本文:
.....

大海人皇子(天武天皇)に発する自らの「血統の正統性をアピールする」ことも、たしかに聖武の動機にはあったでしょうけれども、それが主要な動機かということになると、疑問に思わざるをえません。というのは、たとえば↑上の地図を見ても判るように、聖武の行幸の経路が大海人の行軍路と重なっているのは、たかだか3分の1にすぎません。あとの3分の2は何かといえば、結果から見れば、「恭仁(くに)京」へ向かう道すじだったと言わざるをえないのです。
聖武の一行は、琵琶湖岸から南下する経路をとるものの、平城京には戻らず、途中の「玉井頓宮」から「恭仁京」へ向かい、そこで「遷都宣言」をするのです。
しかも、「恭仁京遷都」は、旅行中に思いついた気まぐれのようなものではありません。『続日本紀』だけを見ていると、「関東行幸」の途中「横川頓宮」に至った時に、いきなり「恭仁京」が出てきて面食らいます。「恭仁」郷を整備して遷都の候補地とするために、橘諸兄を先に行かせた、という記事です(12月6日条)。

.....

課題の内容: 聖武天皇の行幸についての本文の一部を、一字も変えずに繰り返す。「大海人皇子(天武天皇)に発す」を含む語句から始め、「う記事です(12月6日条)。」まで写したところで止めること。

提供資料:
.....

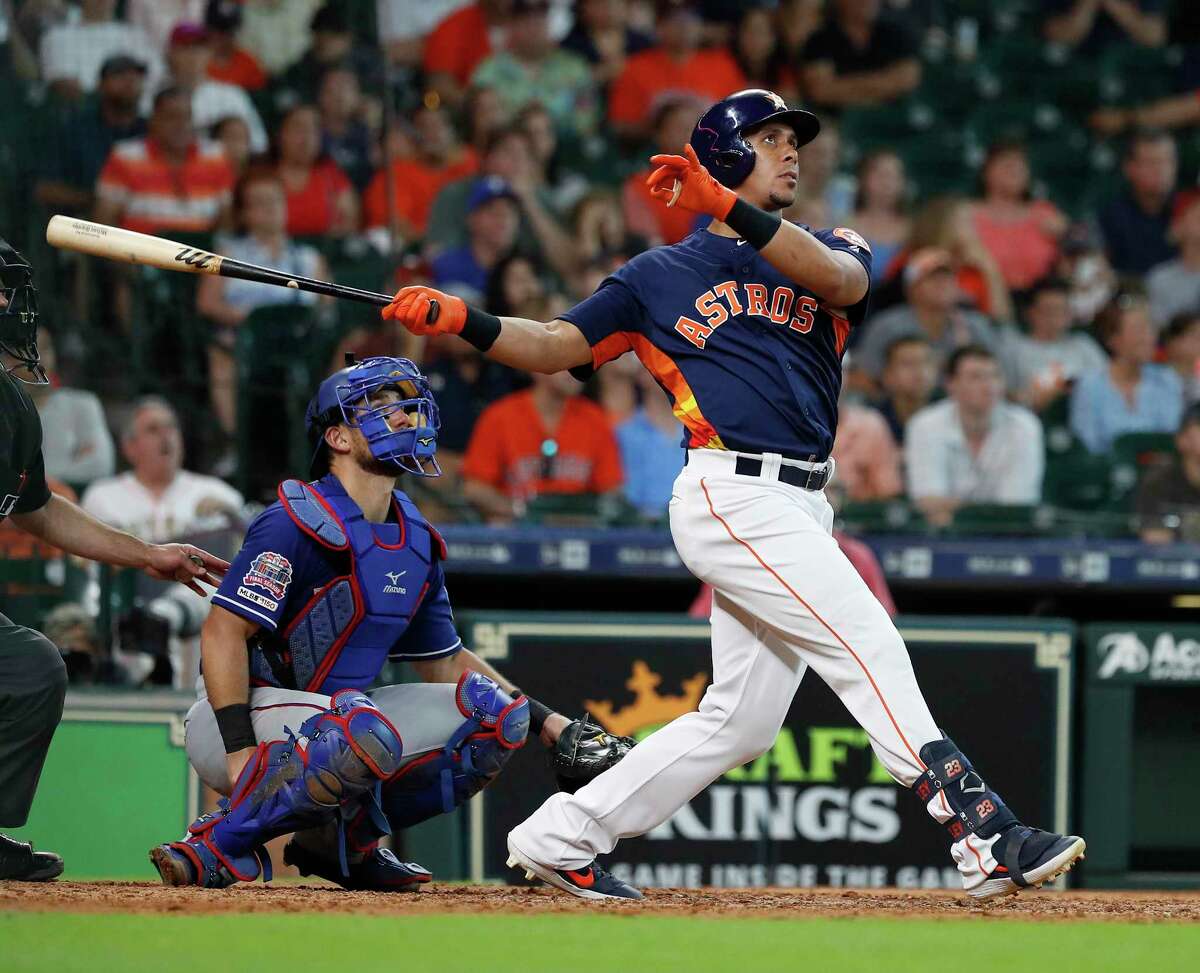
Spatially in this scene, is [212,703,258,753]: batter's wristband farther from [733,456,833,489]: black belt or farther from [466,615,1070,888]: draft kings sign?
[466,615,1070,888]: draft kings sign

.....

最終結果:
大海人皇子(天武天皇)に発する自らの「血統の正統性をアピールする」ことも、たしかに聖武の動機にはあったでしょうけれども、それが主要な動機かということになると、疑問に思わざるをえません。というのは、たとえば↑上の地図を見ても判るように、聖武の行幸の経路が大海人の行軍路と重なっているのは、たかだか3分の1にすぎません。あとの3分の2は何かといえば、結果から見れば、「恭仁(くに)京」へ向かう道すじだったと言わざるをえないのです。
聖武の一行は、琵琶湖岸から南下する経路をとるものの、平城京には戻らず、途中の「玉井頓宮」から「恭仁京」へ向かい、そこで「遷都宣言」をするのです。
しかも、「恭仁京遷都」は、旅行中に思いついた気まぐれのようなものではありません。『続日本紀』だけを見ていると、「関東行幸」の途中「横川頓宮」に至った時に、いきなり「恭仁京」が出てきて面食らいます。「恭仁」郷を整備して遷都の候補地とするために、橘諸兄を先に行かせた、という記事です(12月6日条)。